### WHAT THE TASK REQUIRES
Although the records include pictures, print only the rest, exactly as written.

*** INPUT RECORDS ***

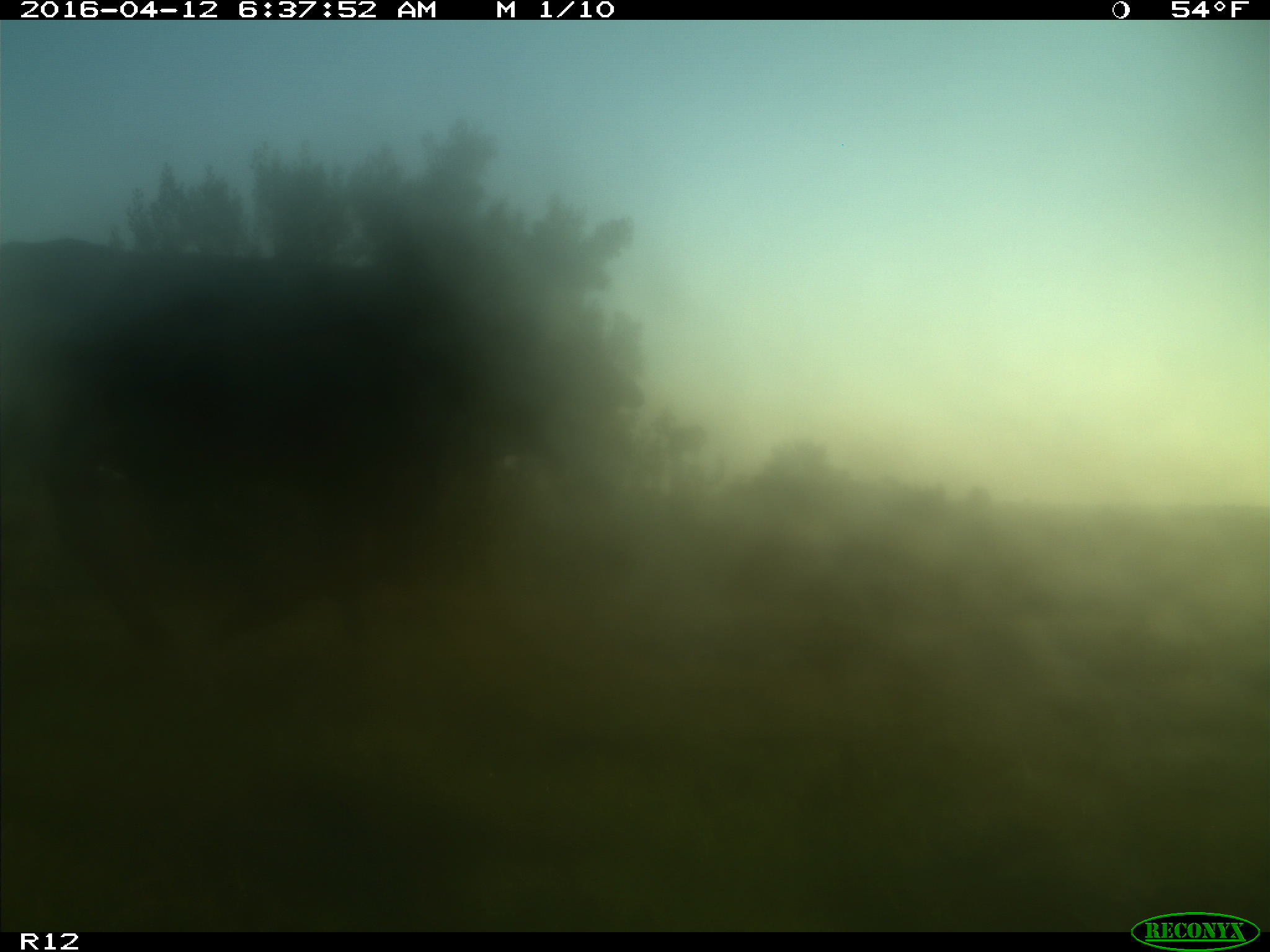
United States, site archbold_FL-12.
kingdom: Animalia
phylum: Chordata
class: Mammalia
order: Artiodactyla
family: Bovidae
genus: Bos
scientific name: Bos taurus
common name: domestic cow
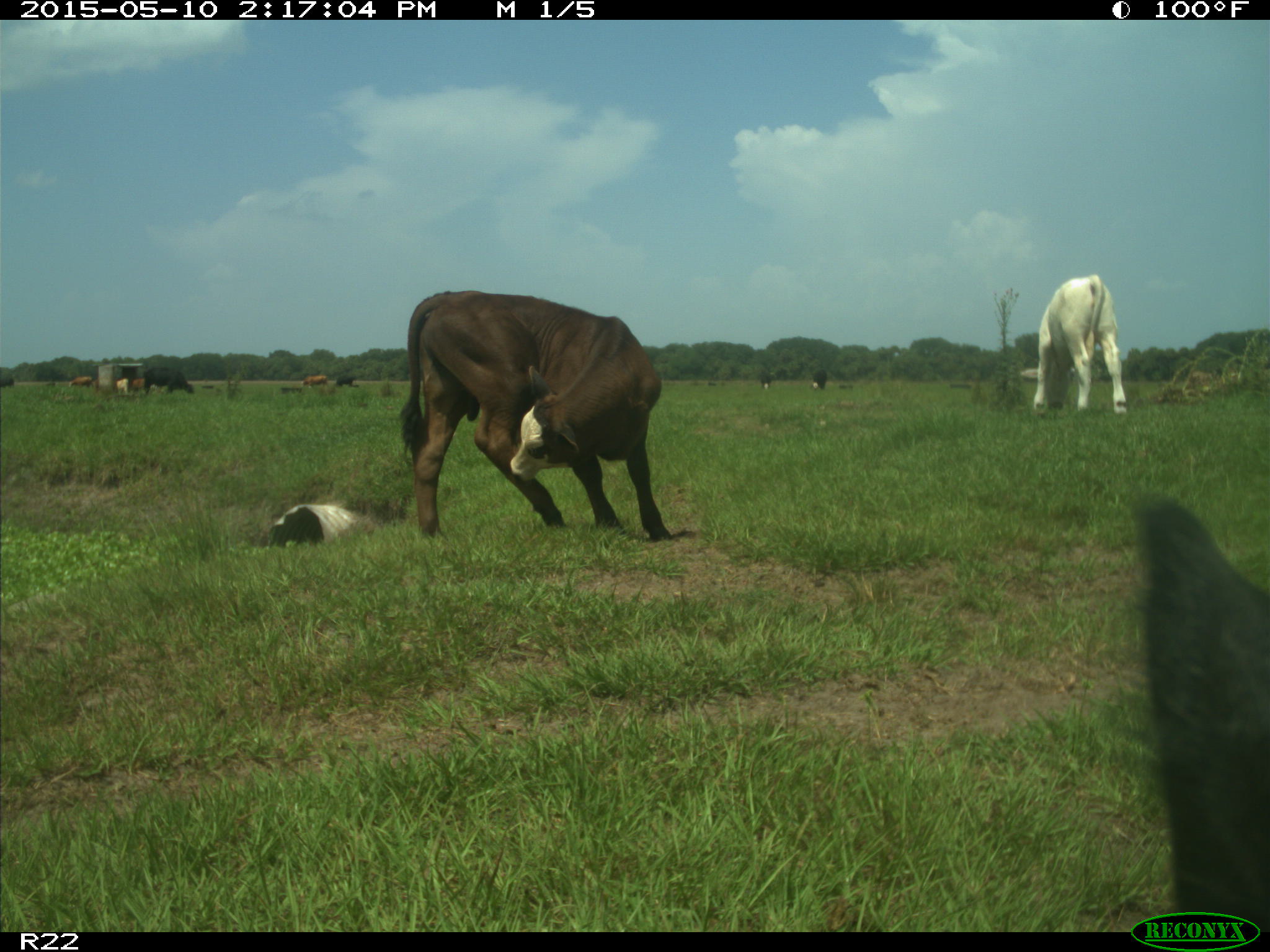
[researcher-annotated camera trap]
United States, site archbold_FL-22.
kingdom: Animalia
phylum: Chordata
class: Mammalia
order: Artiodactyla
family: Bovidae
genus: Bos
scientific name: Bos taurus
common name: domestic cow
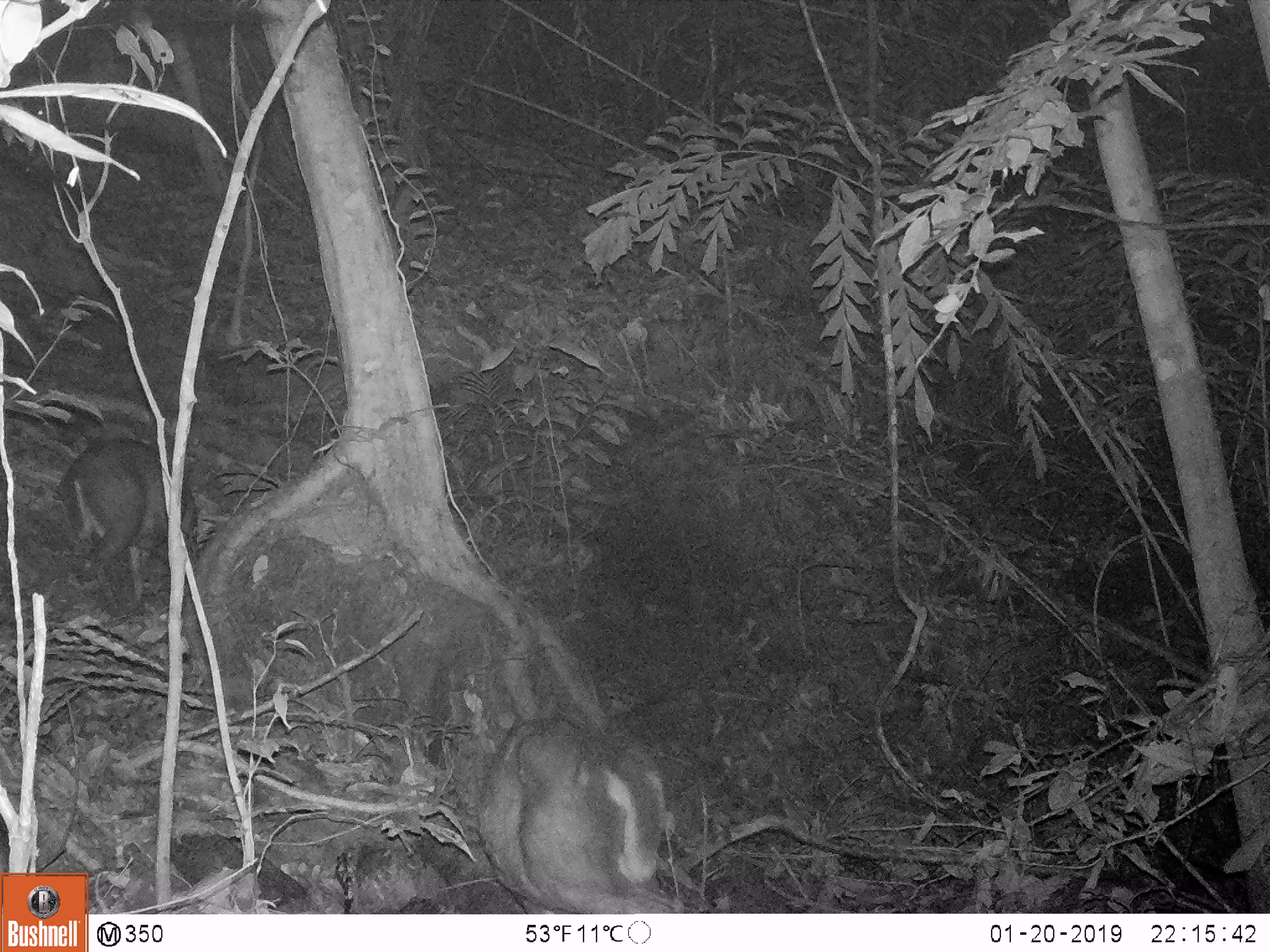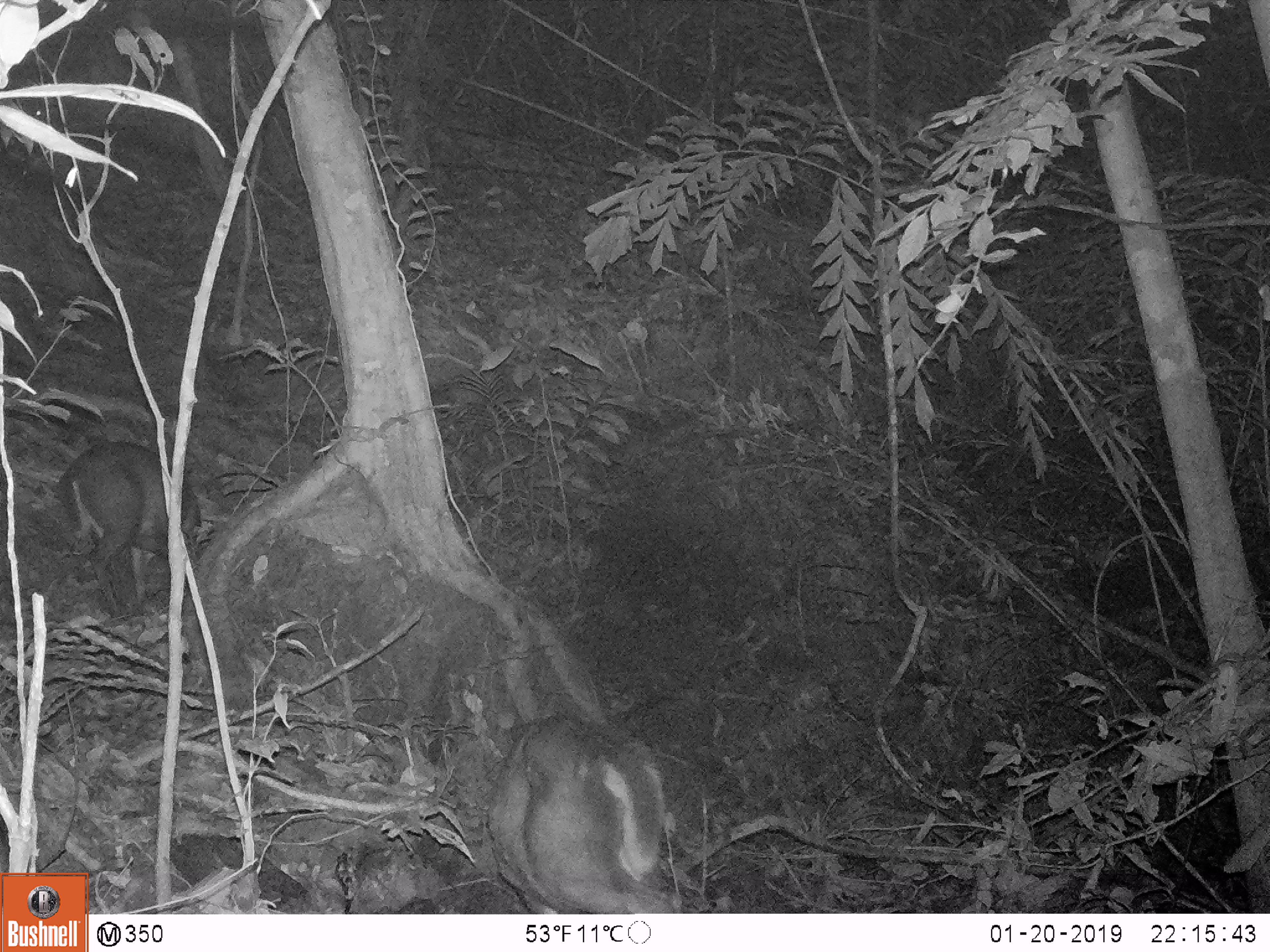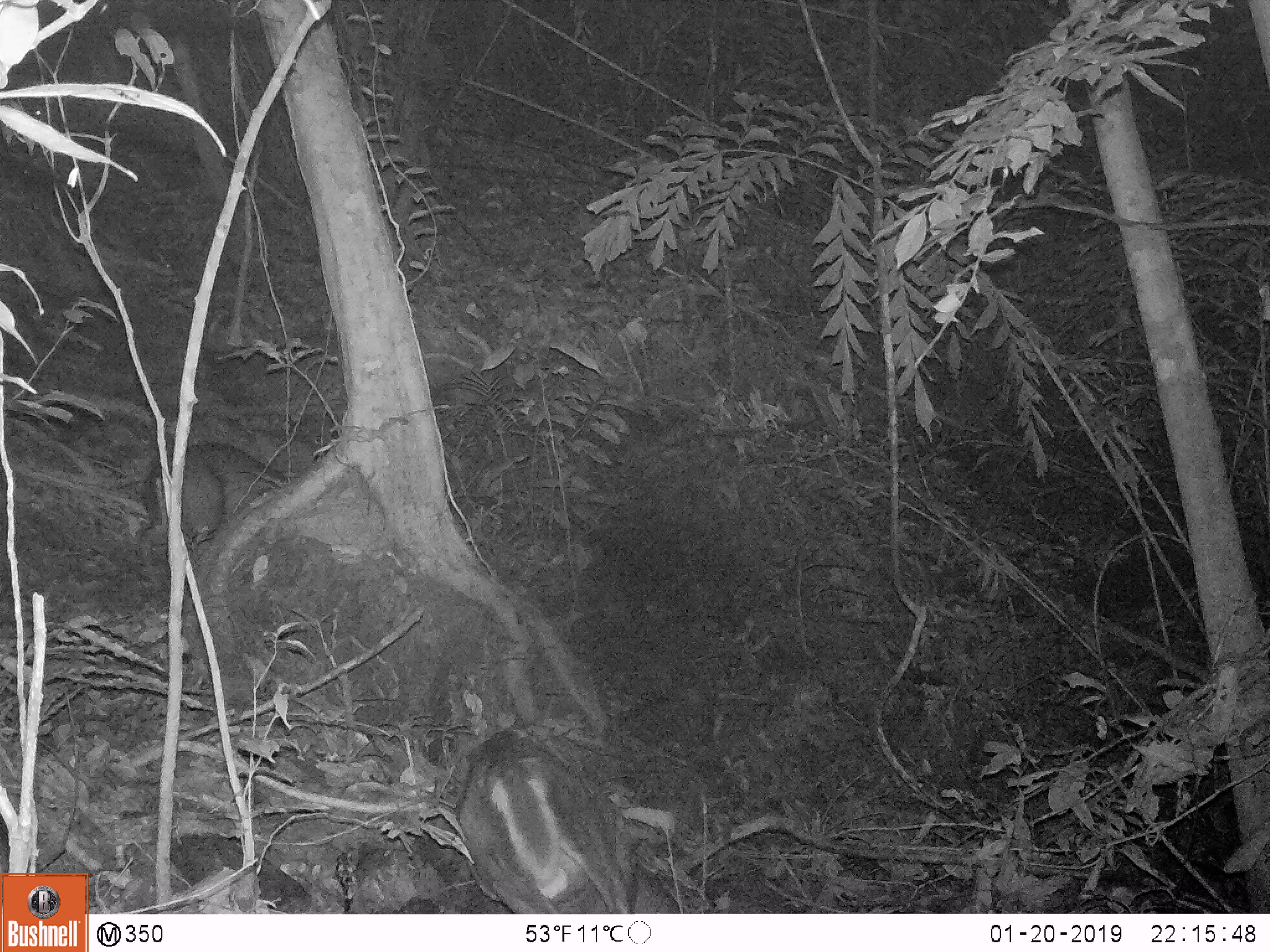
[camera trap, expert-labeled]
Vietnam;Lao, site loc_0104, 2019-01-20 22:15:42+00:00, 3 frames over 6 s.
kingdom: Animalia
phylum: Chordata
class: Mammalia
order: Artiodactyla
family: Cervidae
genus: Muntiacus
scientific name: Muntiacus rooseveltorum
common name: roosevelt's muntjac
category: roosevelts muntjac group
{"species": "roosevelts muntjac group (roosevelt's muntjac) (Muntiacus rooseveltorum)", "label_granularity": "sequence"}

*** End of INPUT RECORDS ***

### EXERCISE SOLUTION
United States, site archbold_FL-12.
kingdom: Animalia
phylum: Chordata
class: Mammalia
order: Artiodactyla
family: Bovidae
genus: Bos
scientific name: Bos taurus
common name: domestic cow
[researcher-annotated camera trap]
United States, site archbold_FL-22.
kingdom: Animalia
phylum: Chordata
class: Mammalia
order: Artiodactyla
family: Bovidae
genus: Bos
scientific name: Bos taurus
common name: domestic cow
[camera trap, expert-labeled]
Vietnam;Lao, site loc_0104, 2019-01-20 22:15:42+00:00, 3 frames over 6 s.
kingdom: Animalia
phylum: Chordata
class: Mammalia
order: Artiodactyla
family: Cervidae
genus: Muntiacus
scientific name: Muntiacus rooseveltorum
common name: roosevelt's muntjac
category: roosevelts muntjac group
{"species": "roosevelts muntjac group (roosevelt's muntjac) (Muntiacus rooseveltorum)", "label_granularity": "sequence"}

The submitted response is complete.